Imagined Communities of Music

The Segmented Society - David Brooks, NYT

I didn't mean to do it. It's not as if there aren't hundreds of other articles, posts and op-ed pieces I could write about. But goddamnit Brooks, if I ever catch you on the streets I'm punching you in the nose, hard. You and Steven Van Zandt. Fucking old men and their old opinions of music developed during that brief period when music came in album form. But oh no, we have to bitch and moan about how music isn't as good as it was 'back then', how the bands of today are ignorant of their musical heritage and since they no longer attempt to play for the widest audience possible they are one of the causes for the social dissolution we are witnessing. This is the tack Brooks and Zandt take; arguing that since a band like the Rolling Stones wouldn't have made it as big now as they did then there must be something wrong with the music scene of today.

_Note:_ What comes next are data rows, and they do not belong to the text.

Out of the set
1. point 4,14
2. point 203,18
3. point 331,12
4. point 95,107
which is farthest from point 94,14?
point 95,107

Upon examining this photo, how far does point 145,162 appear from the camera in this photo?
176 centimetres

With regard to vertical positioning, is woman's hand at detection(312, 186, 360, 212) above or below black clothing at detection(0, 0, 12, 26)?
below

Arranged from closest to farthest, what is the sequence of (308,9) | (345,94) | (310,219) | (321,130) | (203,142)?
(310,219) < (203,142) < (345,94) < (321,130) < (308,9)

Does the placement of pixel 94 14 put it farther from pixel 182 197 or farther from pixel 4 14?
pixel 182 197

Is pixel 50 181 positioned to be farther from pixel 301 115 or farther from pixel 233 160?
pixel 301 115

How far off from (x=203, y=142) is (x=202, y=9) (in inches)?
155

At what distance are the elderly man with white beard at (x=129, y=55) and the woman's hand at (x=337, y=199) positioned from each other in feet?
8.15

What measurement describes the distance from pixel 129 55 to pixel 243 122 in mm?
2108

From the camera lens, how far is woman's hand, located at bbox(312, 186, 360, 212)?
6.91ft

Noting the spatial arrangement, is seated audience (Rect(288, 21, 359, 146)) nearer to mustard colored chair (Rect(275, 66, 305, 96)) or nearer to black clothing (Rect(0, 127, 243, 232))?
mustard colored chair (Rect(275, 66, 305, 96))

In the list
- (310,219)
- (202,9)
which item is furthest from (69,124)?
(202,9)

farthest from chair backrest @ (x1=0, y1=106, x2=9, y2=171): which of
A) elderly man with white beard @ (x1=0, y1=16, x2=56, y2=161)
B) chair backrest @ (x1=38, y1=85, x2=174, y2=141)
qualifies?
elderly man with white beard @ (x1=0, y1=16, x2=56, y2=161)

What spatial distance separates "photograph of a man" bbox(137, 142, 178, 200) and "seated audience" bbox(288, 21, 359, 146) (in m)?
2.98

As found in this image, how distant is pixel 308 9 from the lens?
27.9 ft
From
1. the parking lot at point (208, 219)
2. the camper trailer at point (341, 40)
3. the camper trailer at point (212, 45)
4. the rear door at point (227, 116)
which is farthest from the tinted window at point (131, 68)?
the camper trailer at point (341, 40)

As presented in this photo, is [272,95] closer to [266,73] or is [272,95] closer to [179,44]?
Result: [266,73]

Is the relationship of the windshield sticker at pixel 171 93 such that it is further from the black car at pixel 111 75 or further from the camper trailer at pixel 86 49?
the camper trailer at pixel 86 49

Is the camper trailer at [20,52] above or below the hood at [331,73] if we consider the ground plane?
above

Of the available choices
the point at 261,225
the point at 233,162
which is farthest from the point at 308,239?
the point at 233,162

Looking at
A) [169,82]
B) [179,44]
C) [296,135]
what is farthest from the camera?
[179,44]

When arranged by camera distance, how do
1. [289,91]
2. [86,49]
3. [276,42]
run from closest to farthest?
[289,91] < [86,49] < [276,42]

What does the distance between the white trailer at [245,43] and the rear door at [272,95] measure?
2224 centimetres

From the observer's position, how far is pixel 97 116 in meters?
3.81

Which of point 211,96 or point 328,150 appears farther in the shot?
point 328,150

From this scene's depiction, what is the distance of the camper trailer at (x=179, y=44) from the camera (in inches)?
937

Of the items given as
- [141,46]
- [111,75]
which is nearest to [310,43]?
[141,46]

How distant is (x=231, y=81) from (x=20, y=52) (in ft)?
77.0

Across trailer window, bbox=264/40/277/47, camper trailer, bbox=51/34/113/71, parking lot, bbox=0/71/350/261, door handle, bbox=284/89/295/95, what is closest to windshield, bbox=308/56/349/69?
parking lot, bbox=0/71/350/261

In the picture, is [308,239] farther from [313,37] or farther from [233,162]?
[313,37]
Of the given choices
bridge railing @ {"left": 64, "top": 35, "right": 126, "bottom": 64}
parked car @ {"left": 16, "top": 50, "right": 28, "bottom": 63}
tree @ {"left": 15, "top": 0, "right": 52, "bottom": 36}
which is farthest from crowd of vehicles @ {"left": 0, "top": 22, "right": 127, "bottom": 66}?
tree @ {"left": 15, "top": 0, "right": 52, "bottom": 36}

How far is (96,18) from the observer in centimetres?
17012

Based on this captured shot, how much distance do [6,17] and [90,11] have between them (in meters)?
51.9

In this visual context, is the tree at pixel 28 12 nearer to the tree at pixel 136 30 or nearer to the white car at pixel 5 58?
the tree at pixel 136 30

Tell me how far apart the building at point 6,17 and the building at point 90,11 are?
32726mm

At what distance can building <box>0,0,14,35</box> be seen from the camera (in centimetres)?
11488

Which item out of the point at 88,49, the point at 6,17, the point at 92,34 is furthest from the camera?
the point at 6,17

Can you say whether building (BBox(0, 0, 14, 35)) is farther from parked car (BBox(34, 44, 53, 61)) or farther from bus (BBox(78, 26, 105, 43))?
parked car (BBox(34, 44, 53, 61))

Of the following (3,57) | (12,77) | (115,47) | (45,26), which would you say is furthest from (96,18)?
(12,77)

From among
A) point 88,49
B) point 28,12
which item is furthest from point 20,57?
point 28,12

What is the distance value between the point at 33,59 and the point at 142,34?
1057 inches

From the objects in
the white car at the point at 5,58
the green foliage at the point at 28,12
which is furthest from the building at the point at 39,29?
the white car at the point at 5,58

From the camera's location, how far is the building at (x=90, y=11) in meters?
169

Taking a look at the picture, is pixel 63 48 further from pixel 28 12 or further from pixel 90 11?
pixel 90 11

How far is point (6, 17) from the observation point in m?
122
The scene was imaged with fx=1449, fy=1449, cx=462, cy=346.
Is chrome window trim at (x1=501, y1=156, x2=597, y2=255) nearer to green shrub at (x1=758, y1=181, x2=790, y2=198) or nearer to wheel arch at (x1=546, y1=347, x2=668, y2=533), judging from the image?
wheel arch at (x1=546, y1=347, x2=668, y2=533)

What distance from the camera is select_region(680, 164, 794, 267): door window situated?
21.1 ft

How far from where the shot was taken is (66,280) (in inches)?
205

Of course, this is ignoring the whole series of movements and scenes that took place between 1969 and today. Take a gander at the British Isles alone and you'll see bands that played to more people in less time than the Beatles or the Stones have. Didn't anyone bother to mention the whole Brit-Pop thing and the Oasis versus Blur competition that lead to huge sales and concerts? Or how bands from 60s, 70s and 80s continue to heavily influence the bands of today? Garage rock would not have been possible without the Sonics or the Kingsmen and how long did those bands stick around? And if longevity is the key component then shouldn't Michael Jackson be considered one of the most unifying musicians of all time?
Sub-cultures happen and sub-genres will always exist. Despite our ability to categorize a band into a particular 'sound' each band is always different. And to say that these sub-genres are isolated is more than ridiculous as the sub-genre generally forms because a few musicians, either together or separately, dabble with the sounds of another genre. Hip-hop would not exist without funk or R&B. Metal would not exist without 70s stadium rock. Rock'n'Roll itself was a fusion of blues and electric instruments with Bo Diddley.
What so infuriates me with Brooks and Zandt is their attitude that modern music requires a 'canon'--some sort of grand narrative that music teachers can impose upon students and the public consciousness. Yet, much like in history, the grand narrative is false; it doesn't exist and never did. No single line exists from one musical act/movement to the next that you can point to and act as if ignoring one point along the line is blasphemous. Certain eras have certain tones but that's more due to our need for classification than of some real, concrete effort by that era's bands. Music, particularly the sub-genres, is one of the more raw forms of culture and so it moves in odd and unusual ways. There's only so much you can say about one time period through its music since music is so close to the ground of cultural production. It's just unfortunate that Brooks and Zandt don't get this and attempt to cover up their old-man-syndrome with some argument about the unifying aspect of music when that aspect never really existed in the first place.